These fish need a group of adjacent watersheds as healthy habitat so they can survive catastrophic events. They are not going to survive based solely upon a fish hatchery on Scott Creek. These desperate measures will not succeed unless these fish can repopulate several county steams with healthy numbers. This is possible, but it will not happen without vigorous habitat protection rules that everyone from logging companies to homeowners follow.
Kevin Collins,
Felton
Peak Reading Experience
THANK YOU so much for publishing the piece on Transition theory and peak oil ("It's the End of the World As We Know It," Cover Story, June 17). It's time the world wakes up, and it's going to take publications such as yours to start the ball rolling.
Margret Raines,
Tallahassee, Fla.
Well Done
THANKS FOR the great piece about Transitioning. It was informative and clearly written.
Anina Marcus,
Carmel
An Un-Fairy Tale
IT IS VERY interesting to hear peak oil believers start their own communities and actually get something done. I believe that Washington will give us no help in this matter, and I'm going to try to get my small town to actually begin thinking about it. We have a small group of people who I think would be the leaders. However, to get the populace to go along with us will be kind of like the Three Little Pigs story--they will only believe when it starts blowing down around them. Any help would be appreciated.
Jerry Grabarek,
Preston, Conn.
MediVac Shenanigans?
IN THE LAST few weeks there have been two accident reports and a stabbing where the victims were taken by helicopter to another county trauma center--fairly routine, in that people who are gravely wounded or torn up must be flown to a highly responsive trauma team. Trouble is that these injuries as reported were hardly "life-threatening." In the last decade this combat-style Air MediVac is called upon almost as standard ambulances. Every day there are two or three birds flying out of Dominican with victims who have minor injuries.

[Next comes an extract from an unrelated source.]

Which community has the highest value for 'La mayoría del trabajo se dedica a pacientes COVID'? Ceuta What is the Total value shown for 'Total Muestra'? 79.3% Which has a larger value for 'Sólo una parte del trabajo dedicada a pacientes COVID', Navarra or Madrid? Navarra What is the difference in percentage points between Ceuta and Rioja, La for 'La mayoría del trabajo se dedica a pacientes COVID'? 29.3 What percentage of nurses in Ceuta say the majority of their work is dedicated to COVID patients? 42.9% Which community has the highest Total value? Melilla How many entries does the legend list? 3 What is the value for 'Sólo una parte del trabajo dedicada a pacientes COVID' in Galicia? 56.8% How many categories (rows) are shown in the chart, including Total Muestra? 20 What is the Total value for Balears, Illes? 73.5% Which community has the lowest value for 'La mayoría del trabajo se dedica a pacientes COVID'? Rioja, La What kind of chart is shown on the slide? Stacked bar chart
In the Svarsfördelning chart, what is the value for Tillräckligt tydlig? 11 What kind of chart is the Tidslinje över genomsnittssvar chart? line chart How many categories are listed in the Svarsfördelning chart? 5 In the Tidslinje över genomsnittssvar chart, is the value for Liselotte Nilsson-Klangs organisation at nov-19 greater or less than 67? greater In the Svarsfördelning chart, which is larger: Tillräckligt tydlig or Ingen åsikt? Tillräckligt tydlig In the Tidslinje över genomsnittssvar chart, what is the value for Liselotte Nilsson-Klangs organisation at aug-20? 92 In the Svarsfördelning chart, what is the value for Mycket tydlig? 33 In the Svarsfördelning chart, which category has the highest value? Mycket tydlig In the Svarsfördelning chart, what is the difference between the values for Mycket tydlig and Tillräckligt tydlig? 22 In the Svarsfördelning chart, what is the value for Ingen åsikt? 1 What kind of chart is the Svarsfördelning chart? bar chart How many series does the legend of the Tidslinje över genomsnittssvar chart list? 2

I guess someone really likes to use these helivacs so much they aren't going to wait for the severely injured victims to come around. There has to be an explanation why this helivac is so common now. I have narrowed it to three possibilities: (1) Dominican has reduced its emergency room capabilities to the point it's a first aid station with a helicopter referral desk; (2) air pollution and food additives have made people frail and weak so bruises and sprains must be treated as life-threatening; (3) groups of physicians invest in the helivac coppers so attending friend doctors are authorizing plenty of the $1,600-a-pop flights. Kind of an inside deal with docs helping fellow docs get returns for their investments.
The unnecessary flights are costing insurance companies and the county social services millions, and that's passed on down to you and I in increased rates. Physicians authorizing unnecessary air evacuations? It's gotta be either abuse of public trust or just plain dishonesty.
Theodore F. Meyer III,
Santa Cruz
OPEN LETTER TO DICK CHENEY
THE GEORGE W. Bush administration had eight years to make things right, but screwed everything up (lying to the U.N. and the American people and propagating the Iraq War). Now the American people want to make sure the world opinion of our country is mended. Please take your Halliburton and Brown & Root stock profits from the Iraq War and shut up!